* START *

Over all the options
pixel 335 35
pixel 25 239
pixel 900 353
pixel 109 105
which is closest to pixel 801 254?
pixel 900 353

* END *
* START *

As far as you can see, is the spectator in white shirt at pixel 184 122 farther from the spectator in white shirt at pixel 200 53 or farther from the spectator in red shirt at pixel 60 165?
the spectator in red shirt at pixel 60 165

* END *

> PROBLEM TO SOLVE
List each line from the entries above that contains the string "spectator". Case counts.

> RESULT FOR THIS EXERCISE
As far as you can see, is the spectator in white shirt at pixel 184 122 farther from the spectator in white shirt at pixel 200 53 or farther from the spectator in red shirt at pixel 60 165?
the spectator in red shirt at pixel 60 165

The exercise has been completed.